Rows of spatial question data
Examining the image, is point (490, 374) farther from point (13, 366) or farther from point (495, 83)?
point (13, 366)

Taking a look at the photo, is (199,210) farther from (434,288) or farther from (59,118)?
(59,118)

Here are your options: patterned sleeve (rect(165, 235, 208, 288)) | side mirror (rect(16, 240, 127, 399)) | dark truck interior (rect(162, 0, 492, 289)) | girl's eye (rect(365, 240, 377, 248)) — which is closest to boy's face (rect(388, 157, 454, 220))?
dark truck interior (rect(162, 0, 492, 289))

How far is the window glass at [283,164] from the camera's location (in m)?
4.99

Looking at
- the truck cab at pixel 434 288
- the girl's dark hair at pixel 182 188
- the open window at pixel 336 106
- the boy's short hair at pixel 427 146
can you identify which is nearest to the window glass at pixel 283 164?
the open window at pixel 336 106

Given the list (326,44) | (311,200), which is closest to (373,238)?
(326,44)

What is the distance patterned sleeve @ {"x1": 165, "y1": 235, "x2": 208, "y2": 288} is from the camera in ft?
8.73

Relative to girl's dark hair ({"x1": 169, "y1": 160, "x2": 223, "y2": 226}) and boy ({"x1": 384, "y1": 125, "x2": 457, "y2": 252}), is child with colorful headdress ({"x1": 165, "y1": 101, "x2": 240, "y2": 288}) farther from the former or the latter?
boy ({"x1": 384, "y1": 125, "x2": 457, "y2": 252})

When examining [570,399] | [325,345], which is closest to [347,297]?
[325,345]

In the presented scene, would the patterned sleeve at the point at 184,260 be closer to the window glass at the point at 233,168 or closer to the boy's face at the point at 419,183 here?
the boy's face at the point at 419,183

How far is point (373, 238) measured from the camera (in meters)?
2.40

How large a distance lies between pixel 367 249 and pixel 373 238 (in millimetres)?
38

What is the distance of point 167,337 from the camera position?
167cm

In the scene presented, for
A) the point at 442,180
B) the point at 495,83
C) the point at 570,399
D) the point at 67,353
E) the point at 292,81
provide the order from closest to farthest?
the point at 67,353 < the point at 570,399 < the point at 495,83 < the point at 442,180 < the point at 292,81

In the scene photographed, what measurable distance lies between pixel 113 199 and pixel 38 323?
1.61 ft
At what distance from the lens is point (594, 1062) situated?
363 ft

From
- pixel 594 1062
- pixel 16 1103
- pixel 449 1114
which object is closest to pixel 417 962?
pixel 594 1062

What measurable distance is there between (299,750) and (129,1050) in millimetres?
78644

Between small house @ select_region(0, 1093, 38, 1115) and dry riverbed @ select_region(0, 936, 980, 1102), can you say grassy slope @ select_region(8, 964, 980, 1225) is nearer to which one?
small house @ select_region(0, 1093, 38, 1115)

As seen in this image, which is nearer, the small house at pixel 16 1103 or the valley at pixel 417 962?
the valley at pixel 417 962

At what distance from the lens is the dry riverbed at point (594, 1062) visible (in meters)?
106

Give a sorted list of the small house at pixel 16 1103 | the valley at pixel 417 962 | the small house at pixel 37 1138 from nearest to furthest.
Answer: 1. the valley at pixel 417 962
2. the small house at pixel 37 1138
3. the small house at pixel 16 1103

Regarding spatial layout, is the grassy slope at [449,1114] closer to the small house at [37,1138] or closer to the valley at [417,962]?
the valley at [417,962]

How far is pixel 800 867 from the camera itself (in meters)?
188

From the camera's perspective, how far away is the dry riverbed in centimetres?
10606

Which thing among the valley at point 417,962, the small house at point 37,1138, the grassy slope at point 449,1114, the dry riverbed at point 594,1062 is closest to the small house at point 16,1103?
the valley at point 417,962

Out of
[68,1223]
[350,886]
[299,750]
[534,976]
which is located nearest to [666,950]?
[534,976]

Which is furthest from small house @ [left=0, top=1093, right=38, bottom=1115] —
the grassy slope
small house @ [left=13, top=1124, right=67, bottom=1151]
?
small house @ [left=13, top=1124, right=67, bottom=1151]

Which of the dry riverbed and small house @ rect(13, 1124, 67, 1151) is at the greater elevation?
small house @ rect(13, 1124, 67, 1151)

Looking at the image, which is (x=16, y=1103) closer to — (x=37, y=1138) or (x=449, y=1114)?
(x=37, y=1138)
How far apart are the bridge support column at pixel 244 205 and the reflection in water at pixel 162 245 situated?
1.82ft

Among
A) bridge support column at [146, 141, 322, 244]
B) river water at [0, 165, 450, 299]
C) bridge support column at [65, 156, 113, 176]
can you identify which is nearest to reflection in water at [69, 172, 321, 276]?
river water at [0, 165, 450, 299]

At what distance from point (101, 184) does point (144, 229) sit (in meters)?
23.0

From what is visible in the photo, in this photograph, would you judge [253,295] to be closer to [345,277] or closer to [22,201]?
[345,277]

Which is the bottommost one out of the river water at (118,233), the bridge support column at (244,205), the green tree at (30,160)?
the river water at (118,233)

# Given problem
Copy the records word for word, beginning with the line that contains "In the scene presented, for" and continuing through the line that contains "the point at 67,353 <", with both of those lines included.

# Reply
In the scene presented, for
A) the point at 442,180
B) the point at 495,83
C) the point at 570,399
D) the point at 67,353
E) the point at 292,81
provide the order from closest to farthest?
the point at 67,353 < the point at 570,399 < the point at 495,83 < the point at 442,180 < the point at 292,81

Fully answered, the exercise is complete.